Sotto il bisturi di uno scienziato un cane viene trasformato in uomo. Ma non è la bestia a diventare più nobile, è lo spirito umano ad abbassarsi al livello canino. O forse la verità è un’altra?
Forse, semplicemente, l’uomo è più crudele e insensato di qualsiasi animale? La storia del cane/uomo Pallino nella Russia della rivoluzione è allo stesso tempo un racconto vibrante e una satira spietata: un romanzo che si tiene sempre in magico equilibrio tra la narrativa e il teatro, tra la precisione scientifica e il grottesco, tra la dura realtà quotidiana dei soviet e l’assurdo.
La casa stregata, forse l’opera più celebre del maestro dell’horror, fu ispirata a Lovecraft da una casa realmente esistente, «maledetta o nutrita di cadaveri», a Providence.
Antichi orrori che si risvegliano, aure demoniache, il soprannaturale che opprime la vita quotidiana: sono questi i temi che Lovecraft padroneggia come nessun altro. E sono i temi anche del celebre L’orrore a Red Hook: la precisione con cui riporta alcune formule usate durante rituali esoterici ha convinto molti che lo scrittore fosse un affiliato di una setta occulta. Verità o ennesima leggenda fiorita intorno al mito del genio di Providence?

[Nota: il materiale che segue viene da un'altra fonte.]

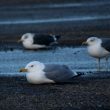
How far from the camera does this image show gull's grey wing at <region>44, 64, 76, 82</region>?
1273 centimetres

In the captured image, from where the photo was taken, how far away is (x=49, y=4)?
3519 centimetres

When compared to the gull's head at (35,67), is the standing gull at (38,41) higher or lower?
higher

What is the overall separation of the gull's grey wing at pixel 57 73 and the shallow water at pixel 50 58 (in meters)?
2.14

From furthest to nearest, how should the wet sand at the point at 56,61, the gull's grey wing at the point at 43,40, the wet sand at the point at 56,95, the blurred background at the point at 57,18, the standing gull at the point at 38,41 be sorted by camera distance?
1. the blurred background at the point at 57,18
2. the gull's grey wing at the point at 43,40
3. the standing gull at the point at 38,41
4. the wet sand at the point at 56,61
5. the wet sand at the point at 56,95

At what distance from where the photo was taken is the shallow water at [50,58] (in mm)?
15648

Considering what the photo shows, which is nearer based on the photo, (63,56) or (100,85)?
(100,85)

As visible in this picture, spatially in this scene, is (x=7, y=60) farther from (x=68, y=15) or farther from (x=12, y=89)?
(x=68, y=15)

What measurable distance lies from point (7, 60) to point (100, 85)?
495 centimetres

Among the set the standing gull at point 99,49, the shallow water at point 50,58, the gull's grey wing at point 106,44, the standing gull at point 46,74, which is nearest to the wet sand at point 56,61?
the shallow water at point 50,58

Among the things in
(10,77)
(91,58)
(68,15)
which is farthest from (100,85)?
(68,15)

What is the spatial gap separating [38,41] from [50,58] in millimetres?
3353

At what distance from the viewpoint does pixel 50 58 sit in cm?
1742

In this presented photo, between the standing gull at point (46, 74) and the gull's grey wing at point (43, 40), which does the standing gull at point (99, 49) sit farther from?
the gull's grey wing at point (43, 40)

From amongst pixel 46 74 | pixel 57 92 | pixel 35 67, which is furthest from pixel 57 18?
pixel 57 92
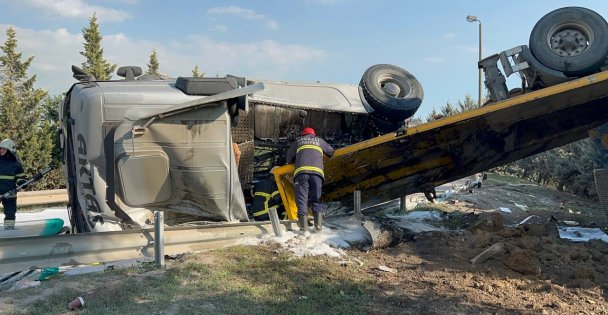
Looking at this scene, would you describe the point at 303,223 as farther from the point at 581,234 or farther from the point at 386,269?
the point at 581,234

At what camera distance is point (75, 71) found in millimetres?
5605

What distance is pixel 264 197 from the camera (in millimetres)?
5609

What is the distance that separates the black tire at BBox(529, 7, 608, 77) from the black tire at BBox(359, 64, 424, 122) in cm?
149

Quello che è certo è che queste due gemme oscure della letteratura dell’incubo risplendono nelle tenebre, sposano la narrativa all’angoscia, sussurrano all’animo umano le sue paure più oscure.

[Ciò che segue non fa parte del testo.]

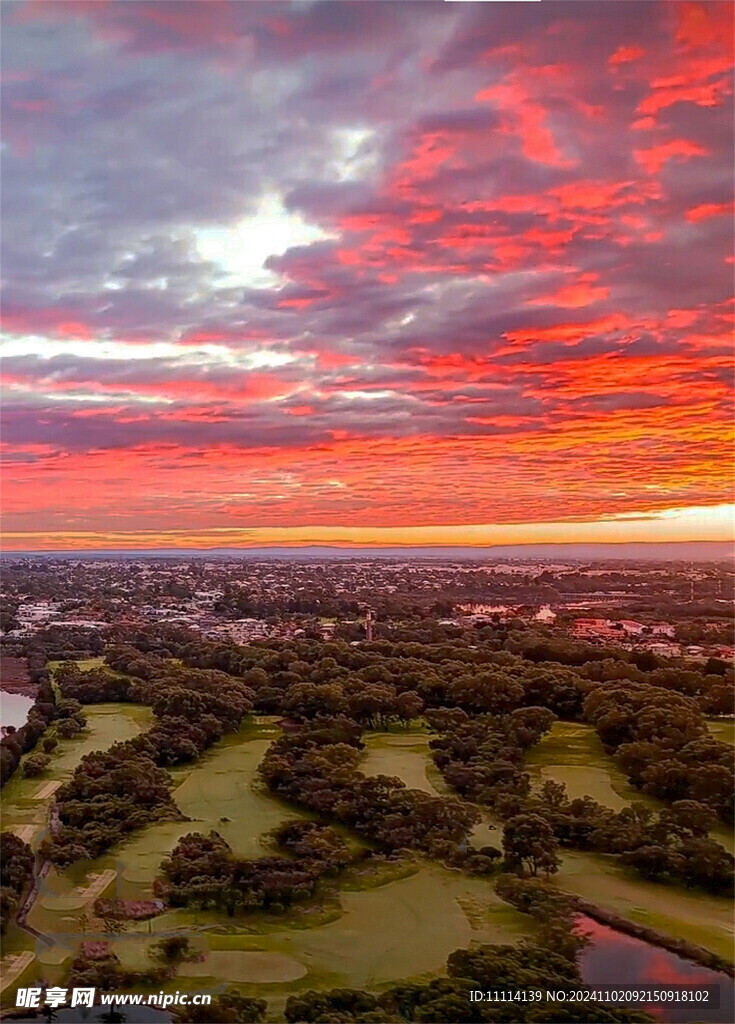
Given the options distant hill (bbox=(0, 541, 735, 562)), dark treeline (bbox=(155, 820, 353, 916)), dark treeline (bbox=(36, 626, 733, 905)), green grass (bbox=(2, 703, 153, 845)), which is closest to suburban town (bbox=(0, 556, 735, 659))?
distant hill (bbox=(0, 541, 735, 562))

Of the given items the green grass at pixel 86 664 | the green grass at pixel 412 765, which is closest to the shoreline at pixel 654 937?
the green grass at pixel 412 765

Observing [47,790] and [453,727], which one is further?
[453,727]

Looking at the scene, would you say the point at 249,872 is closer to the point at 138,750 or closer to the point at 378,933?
the point at 378,933

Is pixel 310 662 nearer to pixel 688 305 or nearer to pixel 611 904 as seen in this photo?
pixel 611 904

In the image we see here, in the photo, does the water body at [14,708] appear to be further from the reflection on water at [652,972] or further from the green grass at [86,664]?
the reflection on water at [652,972]

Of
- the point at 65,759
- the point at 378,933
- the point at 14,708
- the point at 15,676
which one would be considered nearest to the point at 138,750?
the point at 65,759

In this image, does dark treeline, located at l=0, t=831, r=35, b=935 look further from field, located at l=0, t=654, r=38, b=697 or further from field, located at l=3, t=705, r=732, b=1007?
field, located at l=0, t=654, r=38, b=697

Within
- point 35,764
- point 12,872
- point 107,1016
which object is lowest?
point 107,1016
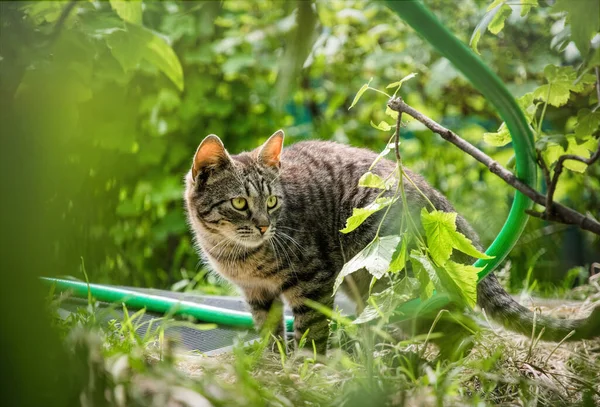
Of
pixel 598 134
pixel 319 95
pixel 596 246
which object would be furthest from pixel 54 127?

Sto giusto rileggendo ora "Il grande Gatsby" in un'edizione Newton e confermo quello che già si sapeva: le traduzioni sono penose ed orripilanti. Ciò detto ho la libreria piena dei vecchi "classici a 1000 lire" e sono assolutamente favorevole all'operazione :)
Favorevolissimo all'operazione. La divulgazione aiuta la cultura. La conoscenza, la lettura o Rilettura di classici è giusto sia disponibile ad un prezzo popolare.
Traduzioni penose? Non diciamo sciocchezze. Collaborano con la Newton personalità intellettuali e accademiche di tutto rispetto. Dare credito a falsità come questa è da disinformati o incompetenti; contribuire addirittura alla loro diffusione è da idioti.
Bello vedere come esistano persone così ben informate e che non si firmano.
Quasi tutte le traduzioni Newton risalgono all'anteguerra. Facciamo nomi e numeri?